§ **Данные для задания**
######

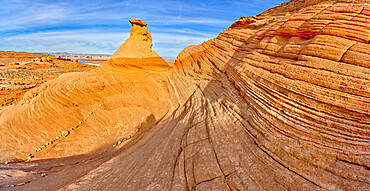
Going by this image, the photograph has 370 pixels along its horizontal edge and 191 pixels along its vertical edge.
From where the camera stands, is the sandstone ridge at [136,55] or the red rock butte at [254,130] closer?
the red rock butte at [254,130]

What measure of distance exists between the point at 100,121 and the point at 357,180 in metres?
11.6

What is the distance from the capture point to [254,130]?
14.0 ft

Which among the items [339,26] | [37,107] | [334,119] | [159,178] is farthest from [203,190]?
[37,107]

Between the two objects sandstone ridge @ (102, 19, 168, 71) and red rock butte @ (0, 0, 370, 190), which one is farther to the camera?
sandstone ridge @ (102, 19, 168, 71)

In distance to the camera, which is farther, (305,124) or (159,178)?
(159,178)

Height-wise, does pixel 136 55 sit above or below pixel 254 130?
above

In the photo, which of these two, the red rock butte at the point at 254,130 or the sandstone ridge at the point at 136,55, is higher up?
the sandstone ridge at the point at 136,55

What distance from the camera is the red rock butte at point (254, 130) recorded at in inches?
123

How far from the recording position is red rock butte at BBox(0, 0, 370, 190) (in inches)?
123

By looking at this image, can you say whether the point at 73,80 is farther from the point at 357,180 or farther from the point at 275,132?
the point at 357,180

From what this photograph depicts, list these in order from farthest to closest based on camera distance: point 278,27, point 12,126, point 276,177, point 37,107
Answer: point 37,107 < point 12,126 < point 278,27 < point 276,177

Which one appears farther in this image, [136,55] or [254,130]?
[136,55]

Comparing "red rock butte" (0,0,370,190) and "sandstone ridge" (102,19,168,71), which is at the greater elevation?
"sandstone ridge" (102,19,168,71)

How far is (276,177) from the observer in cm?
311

######

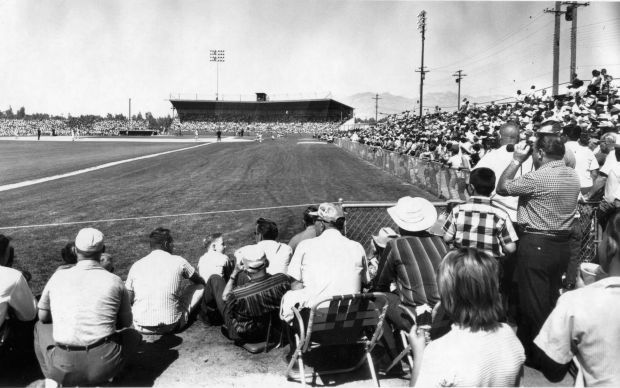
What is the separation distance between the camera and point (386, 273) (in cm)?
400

######

§ **Короткое упражнение**
Пожалуйста, представьте строки записей от строки с «How far from» до строки с «Answer: point 37,107» включительно в виде таблицы Markdown со столбцами «Номер» и «Строка записи». Пустые строки пропустите.

§ **Ответ на упражнение**
| Номер | Строка записи |
|---|---|
| 1 | How far from the recording position is red rock butte at BBox(0, 0, 370, 190) (in inches)? |
| 2 | 123 |
| 3 | By looking at this image, can you say whether the point at 73,80 is farther from the point at 357,180 or farther from the point at 275,132? |
| 4 | the point at 357,180 |
| 5 | From what this photograph depicts, list these in order from farthest to closest based on camera distance: point 278,27, point 12,126, point 276,177, point 37,107 |
| 6 | Answer: point 37,107 < point 12,126 < point 278,27 < point 276,177 |